Nevertheless, we agree with the remaining defendants that plaintiffs are not entitled to "summary judgment on the issue of liability on the Labor Law § 240 (1) [claim] inasmuch as [plaintiffs] submitted evidence raising a triable issue of fact whether plaintiff's conduct[, i.e., his improper operation of the lift,] was the sole proximate cause of the accident" ( Fazekas v. Time Warner Cable, Inc. , 132 A.D.3d 1401, 1403, 18 N.Y.S.3d 251 [4th Dept. 2015] ). We therefore modify the order and judgment accordingly.

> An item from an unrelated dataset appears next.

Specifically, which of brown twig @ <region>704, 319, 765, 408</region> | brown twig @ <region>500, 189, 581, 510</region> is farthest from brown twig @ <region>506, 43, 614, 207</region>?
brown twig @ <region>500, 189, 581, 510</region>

We reject plaintiffs’ contention on their cross appeal that the court erred in granting the part of the cross motion seeking summary judgment dismissing the Labor Law § 241 (6) claim. Contrary to plaintiffs’ contention, "[t]he court properly determined that [one] of the regulations relied upon by plaintiffs, i.e., [ 12 NYCRR] 23-9.2 (b), [is] not sufficiently specific to support a cause of action under Labor Law § 241 (6)" ( Webber v. City of Dunkirk , 226 A.D.2d 1050, 1051, 641 N.Y.S.2d 927 [4th Dept. 1996] ; see Nicola v. United Veterans Mut. Hous. No. 2, Corp. , 178 A.D.3d 937, 940, 116 N.Y.S.3d 296 [2d Dept. 2019] ; Scott v. Westmore Fuel Co., Inc. , 96 A.D.3d 520, 521, 947 N.Y.S.2d 15 [1st Dept. 2012] ). Although 12 NYCRR 23-9.8 (e) is sufficiently specific (see Kuligowski v. One Niagara, LLC , 177 A.D.3d 1266, 1268, 112 N.Y.S.3d 383 [4th Dept. 2019] ), even assuming, arguendo, that the regulation applies to scissors lifts based on " ‘the manner in which the equipment is used rather than its name or label’ " ( St. Louis v. Town of N. Elba , 16 N.Y.3d 411, 415, 923 N.Y.S.2d 391, 947 N.E.2d 1169 [2011] ), defendants established in support of the cross motion that the accident at issue did not occur as the result of the lift "upsetting" ( 12 NYCRR 23-9.8 [e]), and thus met their burden on the cross motion of establishing "that the regulation[ is] not applicable to the facts of this case" ( Piazza v. Frank L. Ciminelli Constr. Co., Inc. , 2 A.D.3d 1345, 1348, 770 N.Y.S.2d 504 [4th Dept. 2003] ).